06/17/2026
Sharing from a CASA advocate’s perspective!
This is what 16 placements in 2½ years looks like.
As CASA volunteers, we are often reminded that it is not our role to transport or manage a child’s belongings.
Yet today, standing in front of this pile, I couldn’t help but step in and help. Not because it was my responsibility, but because sometimes the human side of this work outweighs the boundaries of our roles.
I have worked with this youth for nearly their entire time in care. Looking at this collection of totes, garbage bags, backpacks, and personal items was overwhelming. Every bag represents another move, another goodbye, another attempt to start over. What should be a bedroom filled with treasured possessions has become a portable life packed into containers.
I also want to acknowledge the caseworkers. Many are carrying caseloads that would challenge anyone. They are constantly coordinating placements, transportation, services, court hearings, and crises. The system asks an incredible amount of them every day.

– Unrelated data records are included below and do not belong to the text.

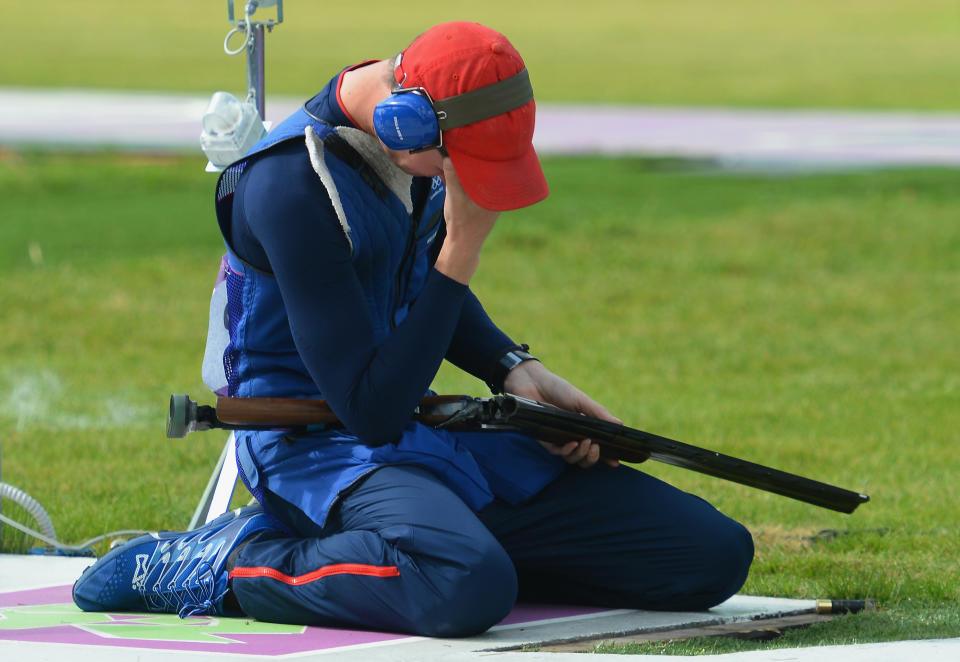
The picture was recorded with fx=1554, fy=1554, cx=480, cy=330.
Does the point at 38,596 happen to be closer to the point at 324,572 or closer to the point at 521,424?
the point at 324,572

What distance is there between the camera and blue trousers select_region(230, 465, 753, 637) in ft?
11.3

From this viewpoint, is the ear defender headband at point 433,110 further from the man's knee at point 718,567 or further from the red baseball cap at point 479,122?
the man's knee at point 718,567

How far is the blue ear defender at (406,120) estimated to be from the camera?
327 centimetres

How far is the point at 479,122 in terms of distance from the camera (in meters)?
3.37

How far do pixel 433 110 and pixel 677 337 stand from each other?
6.32 meters

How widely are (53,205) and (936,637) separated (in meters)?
12.0

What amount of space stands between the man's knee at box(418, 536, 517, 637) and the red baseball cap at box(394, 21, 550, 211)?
2.59ft

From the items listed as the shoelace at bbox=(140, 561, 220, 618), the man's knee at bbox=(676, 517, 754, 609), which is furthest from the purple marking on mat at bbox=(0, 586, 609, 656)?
the man's knee at bbox=(676, 517, 754, 609)

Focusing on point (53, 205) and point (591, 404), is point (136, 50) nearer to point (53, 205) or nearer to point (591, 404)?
point (53, 205)

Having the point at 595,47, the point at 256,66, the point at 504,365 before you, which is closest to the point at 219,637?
the point at 504,365

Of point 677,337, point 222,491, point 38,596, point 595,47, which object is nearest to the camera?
point 38,596

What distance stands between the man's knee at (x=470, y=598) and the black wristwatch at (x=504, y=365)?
2.34ft

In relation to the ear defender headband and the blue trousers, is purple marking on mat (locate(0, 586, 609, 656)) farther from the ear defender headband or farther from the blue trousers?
the ear defender headband

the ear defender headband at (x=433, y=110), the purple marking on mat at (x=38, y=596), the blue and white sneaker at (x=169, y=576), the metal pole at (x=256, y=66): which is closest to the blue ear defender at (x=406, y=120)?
the ear defender headband at (x=433, y=110)
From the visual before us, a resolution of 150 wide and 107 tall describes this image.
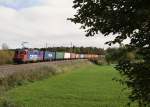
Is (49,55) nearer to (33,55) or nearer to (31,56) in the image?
(33,55)

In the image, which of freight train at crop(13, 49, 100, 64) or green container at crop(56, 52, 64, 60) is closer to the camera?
freight train at crop(13, 49, 100, 64)

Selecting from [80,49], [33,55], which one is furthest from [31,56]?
[80,49]

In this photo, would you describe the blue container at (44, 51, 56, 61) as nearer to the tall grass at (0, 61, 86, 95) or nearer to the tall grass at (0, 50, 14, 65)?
the tall grass at (0, 50, 14, 65)

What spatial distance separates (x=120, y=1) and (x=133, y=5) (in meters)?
0.31

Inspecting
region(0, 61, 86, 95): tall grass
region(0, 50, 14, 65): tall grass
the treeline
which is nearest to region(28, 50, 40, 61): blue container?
region(0, 50, 14, 65): tall grass

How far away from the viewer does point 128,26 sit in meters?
8.62

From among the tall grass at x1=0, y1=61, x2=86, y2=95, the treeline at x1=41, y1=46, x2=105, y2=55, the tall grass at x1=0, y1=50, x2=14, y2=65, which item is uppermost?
the treeline at x1=41, y1=46, x2=105, y2=55

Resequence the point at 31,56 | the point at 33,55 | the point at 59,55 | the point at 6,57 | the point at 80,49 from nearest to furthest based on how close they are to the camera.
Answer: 1. the point at 31,56
2. the point at 33,55
3. the point at 6,57
4. the point at 59,55
5. the point at 80,49

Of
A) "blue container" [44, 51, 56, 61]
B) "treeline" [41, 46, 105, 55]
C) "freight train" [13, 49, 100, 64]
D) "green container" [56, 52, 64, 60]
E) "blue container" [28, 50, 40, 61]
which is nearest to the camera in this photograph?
"freight train" [13, 49, 100, 64]

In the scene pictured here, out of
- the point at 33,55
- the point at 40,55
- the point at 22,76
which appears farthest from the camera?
the point at 40,55

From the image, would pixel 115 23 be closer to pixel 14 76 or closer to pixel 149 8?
pixel 149 8

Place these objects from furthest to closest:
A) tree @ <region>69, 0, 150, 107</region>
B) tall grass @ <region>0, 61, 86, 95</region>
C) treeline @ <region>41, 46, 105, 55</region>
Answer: treeline @ <region>41, 46, 105, 55</region> < tall grass @ <region>0, 61, 86, 95</region> < tree @ <region>69, 0, 150, 107</region>

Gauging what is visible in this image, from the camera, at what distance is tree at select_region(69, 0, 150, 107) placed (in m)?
8.38

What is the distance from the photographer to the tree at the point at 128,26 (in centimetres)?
838
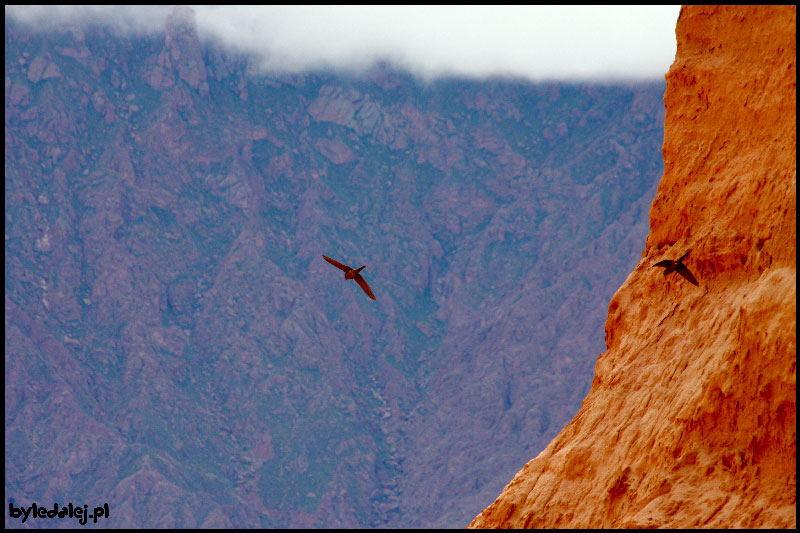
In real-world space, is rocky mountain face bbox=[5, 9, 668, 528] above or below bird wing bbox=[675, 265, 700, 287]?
above

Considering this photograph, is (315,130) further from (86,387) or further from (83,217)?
(86,387)

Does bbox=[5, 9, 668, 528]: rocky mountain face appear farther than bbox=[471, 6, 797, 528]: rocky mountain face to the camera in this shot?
Yes

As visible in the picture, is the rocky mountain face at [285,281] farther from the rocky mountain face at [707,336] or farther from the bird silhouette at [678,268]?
the bird silhouette at [678,268]

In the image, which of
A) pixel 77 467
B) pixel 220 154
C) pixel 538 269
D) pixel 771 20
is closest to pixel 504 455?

Still, moments like this are a powerful reminder of what placement instability looks like in real life. We often talk about the number of placements in reports, meetings, and court hearings, but numbers do not capture the reality. This picture does.
For those who are new to CASA work, never lose sight of the fact that every move requires a child to pack up their entire world. The emotional weight of that is far heavier than these bags appear.
Today I helped carry belongings. What I was really carrying was the visible evidence of a childhood spent moving from place to place, searching for stability.